The dataset analyzed in this report includes details on video game sales across different platforms, genres, and regions. The objective of this analysis is to uncover insights into sales trends over time, platform and genre performance, and regional preferences, which can inform strategic decision-making in game development and marketing.The data was extracted from https://www.kaggle.com/datasets/gregorut/videogamesales/data
The dataset contains the following columns:
Rank: Ranking of the game based on global sales. Name: Title of the game. Platform: The platform (e.g., Wii, NES) on which the game was released. Year: Release year of the game. Genre: Genre of the game (e.g., Sports, Racing). Publisher: The company that published the game. NA_Sales, EU_Sales, JP_Sales, Other_Sales, Global_Sales: Sales in millions by region and globally.
To analyze seasonal trends and lifecycle patterns, we’ll start by checking sales over time and by season.

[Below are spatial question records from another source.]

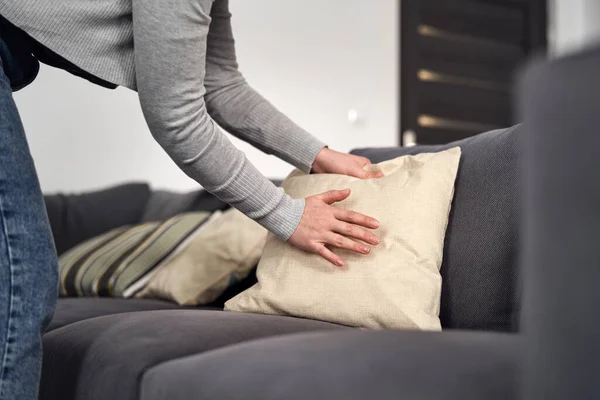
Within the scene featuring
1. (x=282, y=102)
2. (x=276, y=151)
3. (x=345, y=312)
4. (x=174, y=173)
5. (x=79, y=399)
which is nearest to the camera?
(x=79, y=399)

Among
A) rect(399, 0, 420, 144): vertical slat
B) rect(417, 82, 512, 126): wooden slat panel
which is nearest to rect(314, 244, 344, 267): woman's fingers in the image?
rect(399, 0, 420, 144): vertical slat

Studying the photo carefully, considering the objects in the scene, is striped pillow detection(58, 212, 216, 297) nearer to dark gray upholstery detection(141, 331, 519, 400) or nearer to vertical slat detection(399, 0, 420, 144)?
dark gray upholstery detection(141, 331, 519, 400)

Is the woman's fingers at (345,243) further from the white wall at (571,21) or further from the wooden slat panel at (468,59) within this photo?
the white wall at (571,21)

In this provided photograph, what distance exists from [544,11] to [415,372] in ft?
15.0

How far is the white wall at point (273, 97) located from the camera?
315 centimetres

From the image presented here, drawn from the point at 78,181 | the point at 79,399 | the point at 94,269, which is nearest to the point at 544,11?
the point at 78,181

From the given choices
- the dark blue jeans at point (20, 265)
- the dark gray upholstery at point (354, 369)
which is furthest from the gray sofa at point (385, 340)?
the dark blue jeans at point (20, 265)

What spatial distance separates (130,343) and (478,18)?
3946 millimetres

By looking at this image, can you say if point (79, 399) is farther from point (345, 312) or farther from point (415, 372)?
point (415, 372)

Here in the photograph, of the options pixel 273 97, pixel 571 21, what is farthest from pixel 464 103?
pixel 273 97

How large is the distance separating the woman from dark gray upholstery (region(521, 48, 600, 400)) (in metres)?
0.62

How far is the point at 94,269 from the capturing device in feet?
6.80

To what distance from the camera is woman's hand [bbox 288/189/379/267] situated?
46.2 inches

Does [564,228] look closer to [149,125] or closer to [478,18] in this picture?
[149,125]
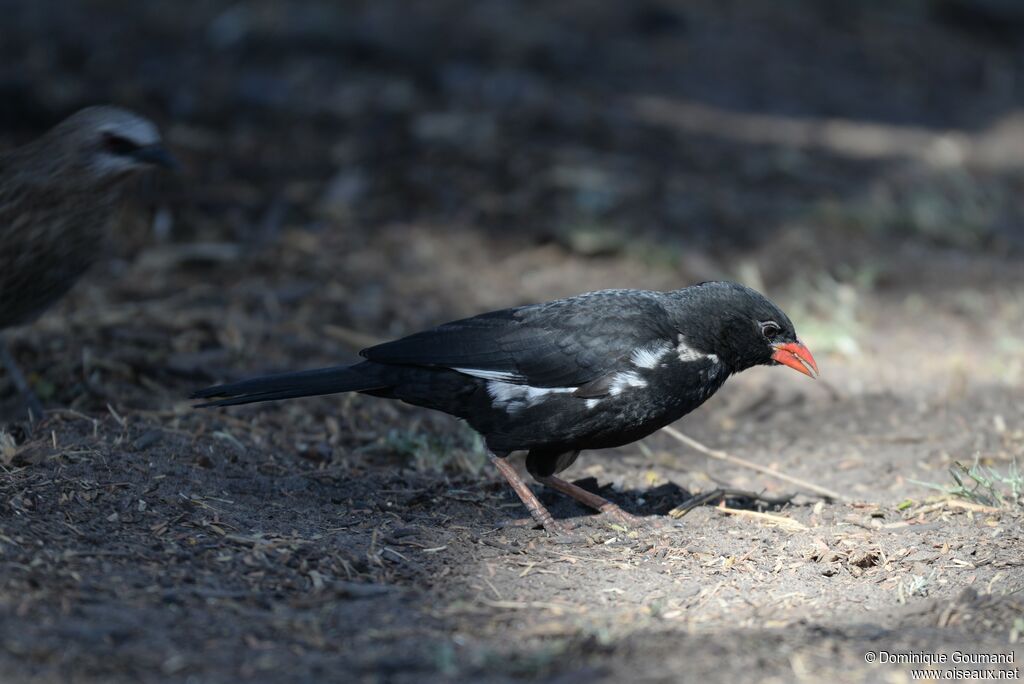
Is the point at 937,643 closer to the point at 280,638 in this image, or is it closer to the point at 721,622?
the point at 721,622

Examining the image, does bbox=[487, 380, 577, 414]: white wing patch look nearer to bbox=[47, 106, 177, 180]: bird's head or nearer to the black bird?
the black bird

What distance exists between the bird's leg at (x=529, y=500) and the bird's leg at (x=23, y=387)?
1969 millimetres

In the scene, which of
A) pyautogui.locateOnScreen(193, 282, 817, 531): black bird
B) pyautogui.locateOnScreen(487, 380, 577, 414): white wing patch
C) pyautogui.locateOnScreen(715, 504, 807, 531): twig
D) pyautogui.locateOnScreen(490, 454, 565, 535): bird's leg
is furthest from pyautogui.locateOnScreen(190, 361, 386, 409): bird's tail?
pyautogui.locateOnScreen(715, 504, 807, 531): twig

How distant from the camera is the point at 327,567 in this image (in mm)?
3959

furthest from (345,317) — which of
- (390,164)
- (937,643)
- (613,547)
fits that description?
(937,643)

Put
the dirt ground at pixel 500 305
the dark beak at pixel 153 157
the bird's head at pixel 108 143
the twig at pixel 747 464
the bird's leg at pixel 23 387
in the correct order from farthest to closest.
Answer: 1. the dark beak at pixel 153 157
2. the bird's head at pixel 108 143
3. the twig at pixel 747 464
4. the bird's leg at pixel 23 387
5. the dirt ground at pixel 500 305

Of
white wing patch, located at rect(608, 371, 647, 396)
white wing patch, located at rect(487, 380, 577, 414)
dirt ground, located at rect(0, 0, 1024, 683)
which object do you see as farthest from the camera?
white wing patch, located at rect(487, 380, 577, 414)

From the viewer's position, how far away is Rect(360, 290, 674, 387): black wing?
471 cm

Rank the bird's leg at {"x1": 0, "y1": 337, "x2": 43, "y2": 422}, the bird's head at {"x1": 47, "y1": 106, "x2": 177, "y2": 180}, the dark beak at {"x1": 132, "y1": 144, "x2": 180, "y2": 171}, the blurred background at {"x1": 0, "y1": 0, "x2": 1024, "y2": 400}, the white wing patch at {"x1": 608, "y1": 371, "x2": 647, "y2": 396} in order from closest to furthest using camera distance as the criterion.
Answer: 1. the white wing patch at {"x1": 608, "y1": 371, "x2": 647, "y2": 396}
2. the bird's leg at {"x1": 0, "y1": 337, "x2": 43, "y2": 422}
3. the bird's head at {"x1": 47, "y1": 106, "x2": 177, "y2": 180}
4. the dark beak at {"x1": 132, "y1": 144, "x2": 180, "y2": 171}
5. the blurred background at {"x1": 0, "y1": 0, "x2": 1024, "y2": 400}

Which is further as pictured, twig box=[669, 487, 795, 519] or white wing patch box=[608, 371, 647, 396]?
twig box=[669, 487, 795, 519]

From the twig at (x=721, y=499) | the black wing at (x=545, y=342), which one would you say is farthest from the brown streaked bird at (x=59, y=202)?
the twig at (x=721, y=499)

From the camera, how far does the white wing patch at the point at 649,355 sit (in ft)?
15.3

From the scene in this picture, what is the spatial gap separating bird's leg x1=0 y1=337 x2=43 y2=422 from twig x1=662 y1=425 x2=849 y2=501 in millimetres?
3026

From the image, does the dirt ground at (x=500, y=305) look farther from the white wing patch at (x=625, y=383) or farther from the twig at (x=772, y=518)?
the white wing patch at (x=625, y=383)
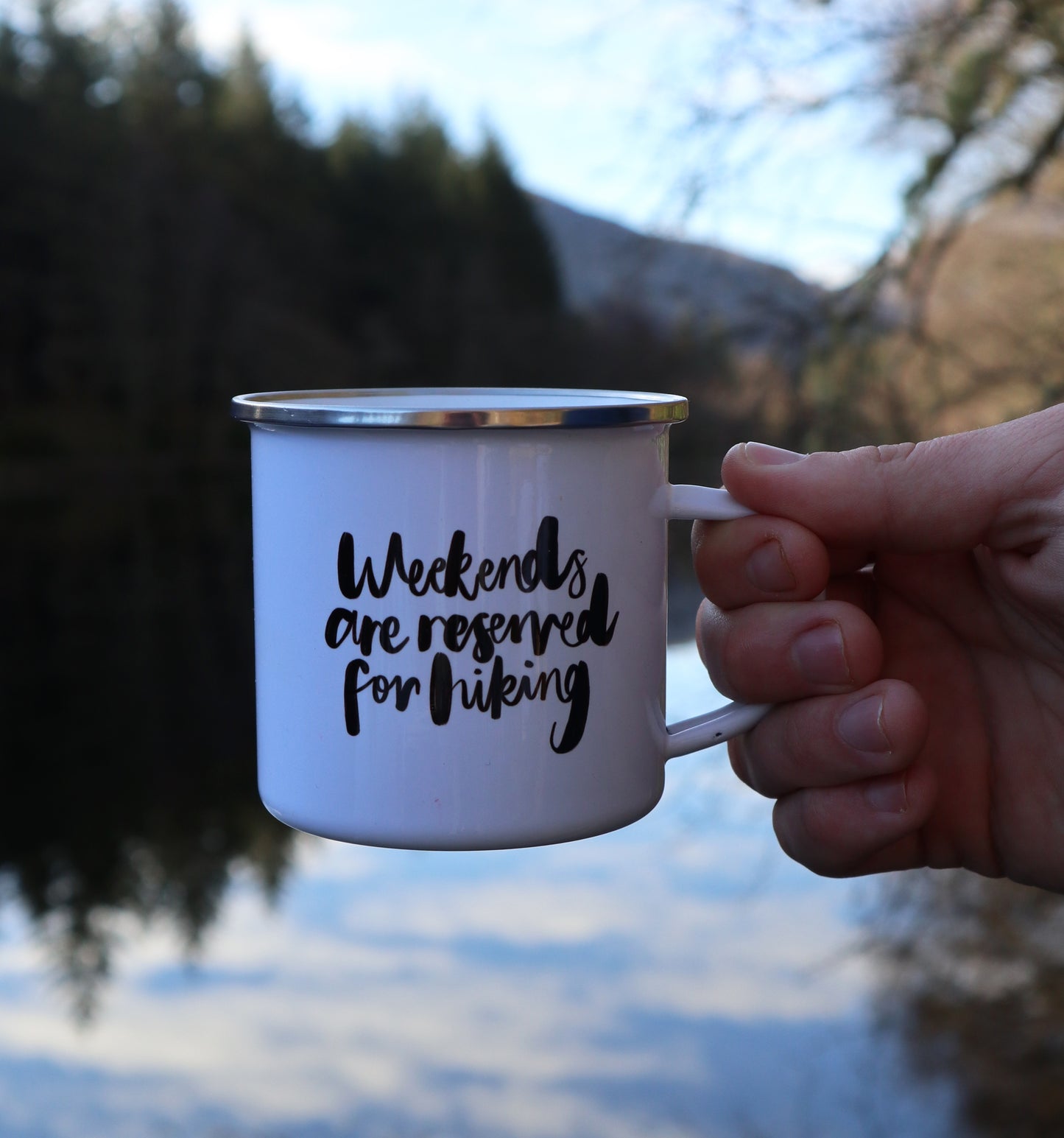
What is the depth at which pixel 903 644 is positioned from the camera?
1299mm

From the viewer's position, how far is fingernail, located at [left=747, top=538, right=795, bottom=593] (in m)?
1.10

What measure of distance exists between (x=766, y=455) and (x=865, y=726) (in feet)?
0.81

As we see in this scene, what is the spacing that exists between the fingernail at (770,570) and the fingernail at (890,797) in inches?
8.0

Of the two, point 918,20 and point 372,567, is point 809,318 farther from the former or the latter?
point 372,567

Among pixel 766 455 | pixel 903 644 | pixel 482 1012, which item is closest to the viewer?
pixel 766 455

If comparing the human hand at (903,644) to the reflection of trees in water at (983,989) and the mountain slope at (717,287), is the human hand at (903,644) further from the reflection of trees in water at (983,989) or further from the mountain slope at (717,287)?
the reflection of trees in water at (983,989)

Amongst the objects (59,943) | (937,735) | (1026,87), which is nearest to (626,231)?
(1026,87)

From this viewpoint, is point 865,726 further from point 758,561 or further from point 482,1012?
point 482,1012

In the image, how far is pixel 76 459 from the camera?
18.3 meters

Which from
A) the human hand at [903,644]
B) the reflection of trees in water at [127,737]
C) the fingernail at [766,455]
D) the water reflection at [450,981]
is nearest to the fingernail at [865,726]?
the human hand at [903,644]

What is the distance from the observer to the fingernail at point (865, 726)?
1106 millimetres

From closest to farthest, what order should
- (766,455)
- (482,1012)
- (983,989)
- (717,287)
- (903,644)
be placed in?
(766,455)
(903,644)
(717,287)
(983,989)
(482,1012)

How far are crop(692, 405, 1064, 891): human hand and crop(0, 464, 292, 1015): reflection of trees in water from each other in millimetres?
7901

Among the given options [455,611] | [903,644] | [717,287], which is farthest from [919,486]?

# Load necessary libraries
library(dplyr)
##
## Attaching package: 'dplyr'
## The following objects are masked from 'package:stats':
##
## filter, lag
## The following objects are masked from 'package:base':
##
## intersect, setdiff, setequal, union
library(ggplot2)
# Load data
vg_data <- read.csv("vgsales.csv")
# Step 1: Convert Year column to integer (if it has decimals)
vg_data <- vg_data %>% mutate(Year = as.integer(Year))
## Warning: There was 1 warning in `mutate()`.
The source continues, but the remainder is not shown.